While thousands of students returned for hybrid learning last spring, for many, it was the first time at school in 18 months.
Lines of cars snaked around buildings and buses criss-crossed the city during the morning Sept. 7 getting students to school, where they were greeted with grab-and-go breakfasts and the excited voices of teachers and staff.
New King’s Fork Middle School principal Darrell Medley said he tallied more than 500 students who were dropped off there, while at Col. Fred Cherry Middle School, another new principal, Dr. Jamel Gibson, reported a relatively smooth start to the day.
Gibson was still getting oriented to the school. “We’re going to be new together,” he said to a staff member.
With Superintendent Dr. John B. Gordon III alongside, Gibson introduced himself to classes of students, including Wendell Foster’s eighth-graders. There, Foster was demonstrating proper mask-wearing and orienting them to a new routine. Gibson wanted to let students know they could come to him if needed, and that they would see him in their classes on a regular basis.

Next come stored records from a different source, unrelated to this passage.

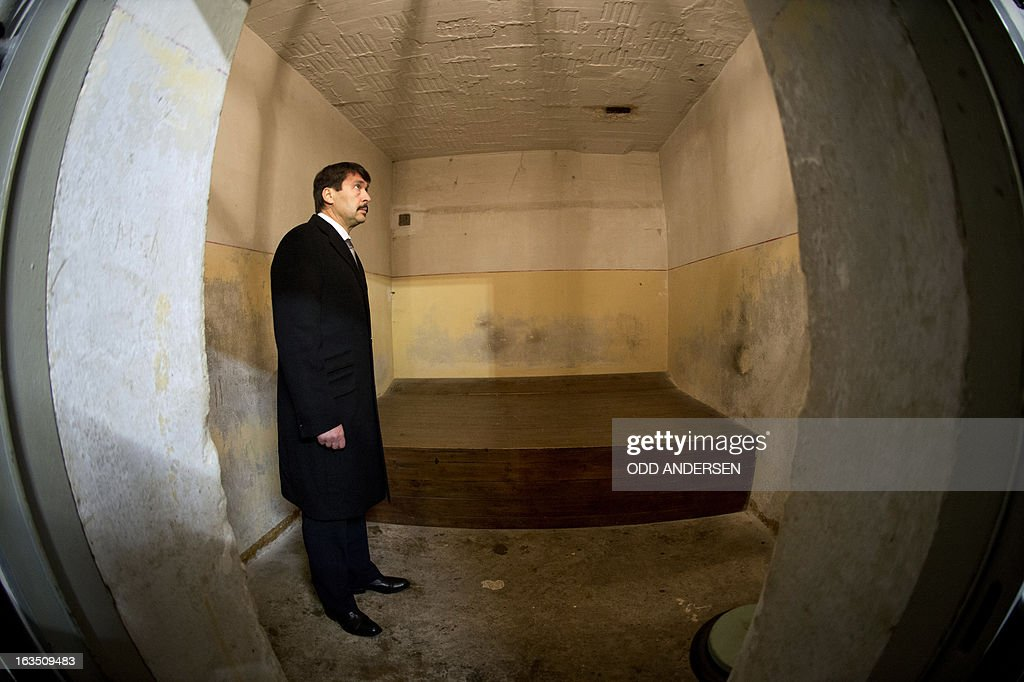 In this picture taken with a fisheye lens Hungarian President Janos Ader stands inside a bunker cell of the former East German secret police (STASI) prison in Hohenschoenhausen, Berlin on March 11, 2013. Ader is on a state visit to Germany . The prison is a memorial site since 1994.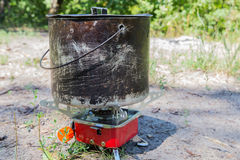 Small camping gas stove and  large smoky pot. Small camping gas stove and  large blackened pot closeup on nature Royalty Free Stock Photos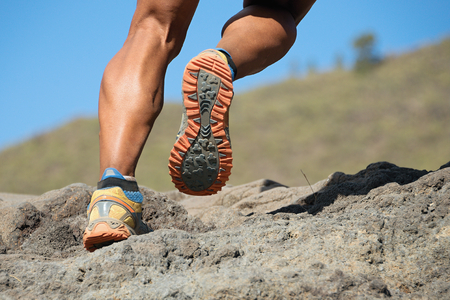 Athlete trail running in the mountains on rocky terrain, sports shoes detail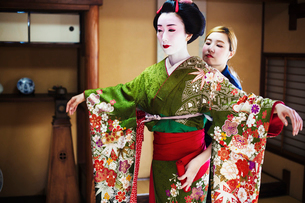A woman being dressed in the traditional geisha style, wearing a kimono and obi, with an elaborate hの写真素材 [FYI02254286]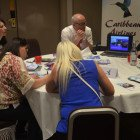 Agents take notes throughout the lively Caribbean Airlines presentation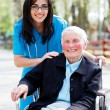 Doctor with elderly woman — Stock Photo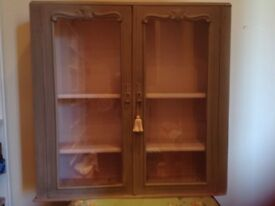 Vintage painted wood cabinet. Glass doors with lock. 2 internal,shelves.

“If you need anything from me this year, … I’m Dr. Gibson,” he said. “I’m going to be out and about all the time, probably in your rooms a lot, just talking with you, just seeing what you’re learning, but not just what you’re learning, but some of the things you might be having some challenges with, even if they’re some things at home that you’ve got to have help (to) work through, so on and so forth.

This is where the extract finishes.